I am trying to work on strategies to improve the quality of materials and lighting in my scenes to increase the realism. I typically am creating extremely large scenes from projects like a 100,000 square foot building. Currently, I have not found a good way to be able to bake a scene of this size with that many complex meshes coming from Revit. This is why I am typically changing my lightmass settings to “Force No Precomputed Lighting.” My scenes can run fine on really nice machines, but the FPS only hangs around the 40s and the lighting doesn’t look that great. And from what I’ve read, you will never get as good of lighting as you would if you would bake the scenes. Has anyone had much luck creating realistic scenes of a project of this size?

You would need to find out what the performance cost is due to.
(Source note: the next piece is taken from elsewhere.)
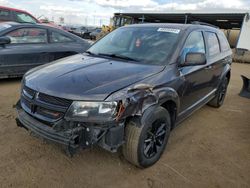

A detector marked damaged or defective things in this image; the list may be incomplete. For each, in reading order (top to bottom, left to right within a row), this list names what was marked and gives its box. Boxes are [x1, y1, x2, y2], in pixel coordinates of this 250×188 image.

damaged front bumper [15, 102, 125, 155]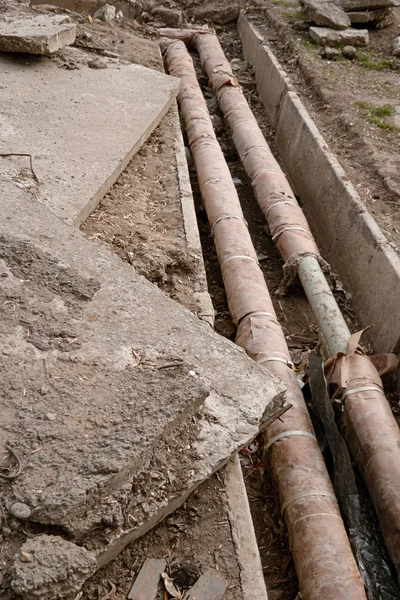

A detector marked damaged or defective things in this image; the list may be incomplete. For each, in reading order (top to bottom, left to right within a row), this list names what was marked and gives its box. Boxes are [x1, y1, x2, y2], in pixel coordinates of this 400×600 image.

The number of objects will have a dramatic impact on performance(draw calls), so if you have a bunch of low-poly objects then it helps to merge them together into one object. Start first with objects that have the same material and merge them together. The second issue can be the complexity of objects–so high poly counts will use a lot of memory. These days, memory usage isn’t as big of a problem, you can have something like 1 million polygons visible just fine. So it’s preferable to reduce the number of objects even if it causes an increase in memory usage.

The last thing though is what hardware you’re using, you might need to get a better graphics card or something like that.
I would also look into something like VXGI for lighting, it will give you better dynamic lighting though it has a high impact on real-time performance. If you have a really powerful machine (think something with a GTX 1080 graphics card) then you can probably use VXGI in real-time and get good framerates. If you don’t have all that powerful of a machine, you can still use VXGI for still images and pre-rendered animations and it will be much faster than having to bake the lighting.
Here’s the stuff on VXGI:

I actually should be getting a new computer with a GTX 1080 today. I looked into the VXGI stuff and got it downloaded, but am a little confused on how to implement it. Do I have to install it or put it somewhere in a project folder to use it? I’m searching for some more documentation on it now, but it looks like something I could definitely use.

You download the source and it’s basically the UE4 editor with VXGI added in, once you successfully build the source then you will have a version of the editor with VXGI built-in so you don’t have to drop a plugin anywhere or anything like that. Last time I did it it wasn’t super easy because I’m not really a programmer so I couldn’t figure out what was going wrong when it didn’t work, not sure if it’s changed to where you can just load it with Visual Studio and click build but I remember having to change something when I did it last.

To echo what darthviper107 said, your first step should be to break things down and simplify what you can. I would also suggest deleting objects that you don’t necessarily need to have in the project - whether they are redundant or not readily visible to the user.

And what I mean by merging things together–you would want something like a few hundred objects, so you don’t necessarily want to attach absolutely everything to one object, but just combine some things where it makes sense. Like if you can have only a few separate objects in a room then that can help.

Theoretically, would performance improve if all objects *were *merged together? I agree - don’t. But theoretically, that would negate draw calls, right?

Not necessarily, if they’re split up then the engine can unload meshes that aren’t within the current view and improve performance. Plus, if you’re using a lot of materials then each material counts as an additional draw call. So I would take a logical approach to combining objects, look at what uses the same material, and what’s in the same general area first.